### DATA ROWS

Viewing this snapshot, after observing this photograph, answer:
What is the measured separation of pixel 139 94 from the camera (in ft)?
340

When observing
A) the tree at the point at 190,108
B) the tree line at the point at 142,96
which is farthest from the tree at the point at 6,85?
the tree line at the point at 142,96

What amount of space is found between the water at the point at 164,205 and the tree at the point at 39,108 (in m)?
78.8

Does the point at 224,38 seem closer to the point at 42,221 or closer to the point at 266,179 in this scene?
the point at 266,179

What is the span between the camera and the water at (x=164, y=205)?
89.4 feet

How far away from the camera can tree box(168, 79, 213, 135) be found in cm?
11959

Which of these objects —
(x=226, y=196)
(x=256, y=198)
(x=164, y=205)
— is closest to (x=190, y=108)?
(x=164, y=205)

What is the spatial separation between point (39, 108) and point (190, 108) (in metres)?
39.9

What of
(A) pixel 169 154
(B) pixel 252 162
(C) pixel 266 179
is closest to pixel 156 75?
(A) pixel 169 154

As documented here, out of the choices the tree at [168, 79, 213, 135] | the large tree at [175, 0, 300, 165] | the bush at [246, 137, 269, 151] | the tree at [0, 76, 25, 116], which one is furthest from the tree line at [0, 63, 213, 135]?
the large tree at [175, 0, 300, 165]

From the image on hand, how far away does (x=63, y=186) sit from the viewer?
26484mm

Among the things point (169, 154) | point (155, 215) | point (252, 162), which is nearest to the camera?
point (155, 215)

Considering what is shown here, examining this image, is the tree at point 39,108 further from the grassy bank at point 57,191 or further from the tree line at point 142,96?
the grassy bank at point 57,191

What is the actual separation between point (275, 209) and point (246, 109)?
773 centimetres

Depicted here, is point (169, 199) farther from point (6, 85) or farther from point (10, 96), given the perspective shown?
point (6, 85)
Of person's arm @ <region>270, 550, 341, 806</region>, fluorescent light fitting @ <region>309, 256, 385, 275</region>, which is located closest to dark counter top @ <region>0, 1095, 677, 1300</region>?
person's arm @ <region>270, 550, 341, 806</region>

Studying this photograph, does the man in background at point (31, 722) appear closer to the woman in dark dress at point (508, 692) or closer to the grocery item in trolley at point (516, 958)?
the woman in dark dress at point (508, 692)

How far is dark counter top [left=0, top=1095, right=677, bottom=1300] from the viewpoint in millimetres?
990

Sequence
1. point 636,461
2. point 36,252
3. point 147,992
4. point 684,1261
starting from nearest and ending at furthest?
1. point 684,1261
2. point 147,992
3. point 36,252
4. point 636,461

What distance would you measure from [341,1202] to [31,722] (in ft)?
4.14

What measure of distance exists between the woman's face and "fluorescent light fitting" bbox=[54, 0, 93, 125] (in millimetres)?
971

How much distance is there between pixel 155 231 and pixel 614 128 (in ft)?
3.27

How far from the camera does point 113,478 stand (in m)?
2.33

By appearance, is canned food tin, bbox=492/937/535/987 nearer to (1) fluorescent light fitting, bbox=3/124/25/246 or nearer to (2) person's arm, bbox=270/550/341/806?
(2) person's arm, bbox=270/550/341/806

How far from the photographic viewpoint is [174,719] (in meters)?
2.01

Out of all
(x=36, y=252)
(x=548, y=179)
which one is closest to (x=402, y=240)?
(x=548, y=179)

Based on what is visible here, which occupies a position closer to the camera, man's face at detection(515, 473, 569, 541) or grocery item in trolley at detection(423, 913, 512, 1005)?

### TASK STATEMENT
How many lines in the entries above contain the string "found"? Case counts, and give only the number.

### REPLY
2